Interesting, then, that Will Tuckett’s Now and Then for Ballet Black at the Linbury Theatre — a gentle, elegantly neoclassical chamber work — seems to lay its finger so effectively upon the dark anxieties and distant hopes of our times. Tuckett has been exploring poetry as a partner to dance for some time, and here turns to the work of American feminist Adrienne Rich — spare, intimate verses that nevertheless invoke big themes of war and love. Rather than illustrate her words, Tuckett’s staging becomes itself a kind of poetry, a careful composition of motion, lighting, voice over, and violin that moves effortlessly between portraiture — four sinister men come to take a prisoner, figures eddying with eagerness as they send invisible love letters to each other — and sensory effect: shadows aslant faces, eddies of disquiet beneath serene surfaces, the slow bowing of a violin holding space for measured steps. It’s an introspective, exquisitely crafted work that lets stillness and silence speak as eloquently as action and expression.
The second work on this double bill (which was also presented online by the Barbican Centre, in beautifully made film adaptations) was The Waiting Game by company dancer and choreographer Mthuthuzeli November — a far more theatrical work in every sense, with three short, distinct acts that hinge upon a door frame that is wheeled about the stage. November starts crouched and tormented by voices which recite his wake-work-eat-sleep routine, while Pierrot-like figures emerge through the doorway, like sinister unseen forces. In the second scene, impish Sayaka Ichikawa comes through the door, coaxing him out of his ennui with impish games of pluck and peck. Finally, November crosses the threshold to find himself in a land of showtime, with backing dancers boogieing to Etta James. As dance it’s a fun finish; as drama, quite a long shot.
Premiered in Germany in 2019, Akram Khan’s Outwitting the Devil finally made it to London as part of a short season of his works at Sadler’s Wells Theatre to mark his company’s 20th anniversary. Khan had burst onto the dance scene as an astonishing performer, with a magnetic stage presence and a flair for merging his double training in kathak and contemporary dance. As sometimes happens with preternaturally gifted dancers, his choreography for others took time before it began to stand free from his own physical distinctiveness. Outwitting the Devil, though, gives full rein to a sextet of different dancers, all amazing in their own way, from 60-something multitalented performer François Testory and bharata natyam dancer Mythili Prakash, to physical powerhouse Luke Jessop and lizard-lithe James Vu Anh Phan.

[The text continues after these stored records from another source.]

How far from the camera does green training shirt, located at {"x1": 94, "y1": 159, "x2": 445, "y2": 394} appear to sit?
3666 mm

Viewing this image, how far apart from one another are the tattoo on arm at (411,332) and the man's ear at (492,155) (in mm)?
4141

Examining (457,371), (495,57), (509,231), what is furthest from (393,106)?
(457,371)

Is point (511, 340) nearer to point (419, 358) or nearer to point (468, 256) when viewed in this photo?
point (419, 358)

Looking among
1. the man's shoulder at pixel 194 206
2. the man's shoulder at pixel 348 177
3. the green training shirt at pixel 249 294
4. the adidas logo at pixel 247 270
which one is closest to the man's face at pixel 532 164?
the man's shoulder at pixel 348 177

To watch them is to be riveted, yet frustratingly the piece dissipates their talents through a lack not of lighting (though they are often in near darkness) but of direction. There’s a story happening here — apparently drawn from the Gilgamesh epic — but it’s buried so deep as to be almost untraceable. The effect is more mystifying than mythic, and leaves its marvellous dancers floundering in the tidal surges of Vincenzo Lamagna’s histrionic score.

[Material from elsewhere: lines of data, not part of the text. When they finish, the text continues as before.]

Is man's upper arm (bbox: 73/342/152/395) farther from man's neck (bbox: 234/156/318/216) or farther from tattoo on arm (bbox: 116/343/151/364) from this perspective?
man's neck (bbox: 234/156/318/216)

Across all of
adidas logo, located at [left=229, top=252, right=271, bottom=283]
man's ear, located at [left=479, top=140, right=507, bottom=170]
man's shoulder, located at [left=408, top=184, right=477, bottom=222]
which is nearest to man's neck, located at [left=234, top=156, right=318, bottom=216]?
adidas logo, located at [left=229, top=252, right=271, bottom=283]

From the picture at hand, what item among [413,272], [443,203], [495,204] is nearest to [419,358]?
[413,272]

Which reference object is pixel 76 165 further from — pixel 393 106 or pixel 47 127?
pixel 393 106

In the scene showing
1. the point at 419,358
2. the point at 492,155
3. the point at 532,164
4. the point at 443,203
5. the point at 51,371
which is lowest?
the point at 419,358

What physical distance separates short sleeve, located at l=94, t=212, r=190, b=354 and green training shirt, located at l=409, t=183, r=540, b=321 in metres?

What a contrast was Afternoon Conversations with Dancers, presented by Yorke Dance Project at the Linbury Theatre. It was part of a tribute program to the great Robert Cohan, whose extraordinary late flowering of choreographic creativity — right up until his death in January 2020, aged 95 — Yorke Dance did so much to enable. Developed over Zoom during lockdown and first presented on film, it showed another set of accomplished and highly distinctive dancers in a series of overlapping solos. With minimal trappings and unobtrusive sound, each one became its own small wonder, achieved through the shape, action, and phrasing of the human body. Dance, indeed.